Return every line from the records below in which the word "granularity" is found.

☆ ☆ ☆

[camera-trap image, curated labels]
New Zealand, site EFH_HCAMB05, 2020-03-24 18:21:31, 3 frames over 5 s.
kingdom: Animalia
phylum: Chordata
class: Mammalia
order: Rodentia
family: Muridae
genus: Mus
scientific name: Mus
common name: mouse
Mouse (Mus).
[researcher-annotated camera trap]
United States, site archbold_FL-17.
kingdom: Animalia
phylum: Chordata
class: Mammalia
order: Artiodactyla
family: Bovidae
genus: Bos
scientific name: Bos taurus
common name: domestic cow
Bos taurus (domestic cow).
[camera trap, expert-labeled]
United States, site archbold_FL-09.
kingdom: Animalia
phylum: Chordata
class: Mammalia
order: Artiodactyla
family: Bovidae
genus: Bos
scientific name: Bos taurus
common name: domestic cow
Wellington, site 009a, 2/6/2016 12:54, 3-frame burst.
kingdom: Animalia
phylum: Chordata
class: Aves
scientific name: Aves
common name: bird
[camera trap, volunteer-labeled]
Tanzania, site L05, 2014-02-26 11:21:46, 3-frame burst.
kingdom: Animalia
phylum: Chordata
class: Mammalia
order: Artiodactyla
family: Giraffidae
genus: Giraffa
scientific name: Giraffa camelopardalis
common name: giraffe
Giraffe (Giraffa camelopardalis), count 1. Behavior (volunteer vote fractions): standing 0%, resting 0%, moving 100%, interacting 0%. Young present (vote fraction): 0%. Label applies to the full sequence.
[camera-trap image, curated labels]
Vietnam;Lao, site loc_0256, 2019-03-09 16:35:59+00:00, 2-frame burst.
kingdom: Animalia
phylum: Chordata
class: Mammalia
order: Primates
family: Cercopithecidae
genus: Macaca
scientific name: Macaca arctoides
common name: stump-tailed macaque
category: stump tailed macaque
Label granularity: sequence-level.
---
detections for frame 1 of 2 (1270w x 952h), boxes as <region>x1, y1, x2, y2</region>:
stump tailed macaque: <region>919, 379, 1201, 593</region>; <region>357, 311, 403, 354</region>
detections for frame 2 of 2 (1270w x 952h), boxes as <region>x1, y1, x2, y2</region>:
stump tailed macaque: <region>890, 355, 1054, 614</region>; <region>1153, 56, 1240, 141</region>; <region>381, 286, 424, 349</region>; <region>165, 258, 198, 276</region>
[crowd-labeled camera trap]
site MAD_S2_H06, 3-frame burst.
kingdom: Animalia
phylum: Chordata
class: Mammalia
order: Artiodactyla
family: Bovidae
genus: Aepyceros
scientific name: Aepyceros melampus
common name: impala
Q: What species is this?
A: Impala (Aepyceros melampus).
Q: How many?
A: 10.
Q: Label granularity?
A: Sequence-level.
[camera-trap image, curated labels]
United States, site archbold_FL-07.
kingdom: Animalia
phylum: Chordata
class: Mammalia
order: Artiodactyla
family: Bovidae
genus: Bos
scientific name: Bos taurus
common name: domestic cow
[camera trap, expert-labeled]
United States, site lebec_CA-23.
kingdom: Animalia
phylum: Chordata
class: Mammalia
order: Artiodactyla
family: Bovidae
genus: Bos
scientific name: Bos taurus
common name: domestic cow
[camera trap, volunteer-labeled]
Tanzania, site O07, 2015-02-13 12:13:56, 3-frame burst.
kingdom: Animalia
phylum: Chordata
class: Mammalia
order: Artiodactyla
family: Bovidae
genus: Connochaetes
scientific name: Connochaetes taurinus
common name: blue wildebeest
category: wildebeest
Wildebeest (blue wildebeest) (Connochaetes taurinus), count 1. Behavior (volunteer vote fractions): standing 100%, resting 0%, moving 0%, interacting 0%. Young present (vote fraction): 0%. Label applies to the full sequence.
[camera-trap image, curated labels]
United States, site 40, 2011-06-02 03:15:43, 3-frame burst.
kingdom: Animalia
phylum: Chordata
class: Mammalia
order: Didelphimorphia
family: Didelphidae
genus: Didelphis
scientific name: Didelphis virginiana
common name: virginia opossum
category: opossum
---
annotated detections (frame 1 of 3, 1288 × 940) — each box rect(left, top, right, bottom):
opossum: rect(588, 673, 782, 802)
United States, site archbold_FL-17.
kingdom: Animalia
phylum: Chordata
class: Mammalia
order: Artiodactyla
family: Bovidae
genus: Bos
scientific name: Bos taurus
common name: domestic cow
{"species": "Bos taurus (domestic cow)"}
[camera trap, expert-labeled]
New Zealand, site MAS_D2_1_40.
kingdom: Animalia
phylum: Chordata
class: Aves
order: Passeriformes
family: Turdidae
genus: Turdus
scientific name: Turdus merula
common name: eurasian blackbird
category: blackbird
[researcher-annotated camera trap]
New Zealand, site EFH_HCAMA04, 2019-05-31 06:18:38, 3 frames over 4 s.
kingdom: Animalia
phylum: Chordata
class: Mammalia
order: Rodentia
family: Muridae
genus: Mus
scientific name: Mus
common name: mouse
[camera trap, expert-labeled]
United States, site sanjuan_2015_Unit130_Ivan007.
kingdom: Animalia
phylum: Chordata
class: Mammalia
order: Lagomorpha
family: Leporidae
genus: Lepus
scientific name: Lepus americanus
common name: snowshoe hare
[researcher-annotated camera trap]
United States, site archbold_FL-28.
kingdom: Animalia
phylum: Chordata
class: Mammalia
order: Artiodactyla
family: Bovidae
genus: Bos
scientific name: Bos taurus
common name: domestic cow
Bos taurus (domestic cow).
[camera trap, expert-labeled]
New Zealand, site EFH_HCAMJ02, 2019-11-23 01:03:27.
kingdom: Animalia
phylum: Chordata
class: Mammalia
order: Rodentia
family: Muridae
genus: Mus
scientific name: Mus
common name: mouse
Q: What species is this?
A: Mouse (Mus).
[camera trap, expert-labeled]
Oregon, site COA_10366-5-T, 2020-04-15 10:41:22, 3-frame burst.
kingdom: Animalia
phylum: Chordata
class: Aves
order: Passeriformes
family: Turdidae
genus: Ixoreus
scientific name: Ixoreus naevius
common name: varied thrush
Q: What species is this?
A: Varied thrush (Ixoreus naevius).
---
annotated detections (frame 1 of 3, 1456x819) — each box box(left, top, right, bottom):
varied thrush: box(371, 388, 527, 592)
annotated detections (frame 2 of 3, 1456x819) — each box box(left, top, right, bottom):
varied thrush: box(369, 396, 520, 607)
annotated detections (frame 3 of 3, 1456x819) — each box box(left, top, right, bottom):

☆ ☆ ☆

> **Solution for this problem**:
Label granularity: sequence-level.
Q: Label granularity?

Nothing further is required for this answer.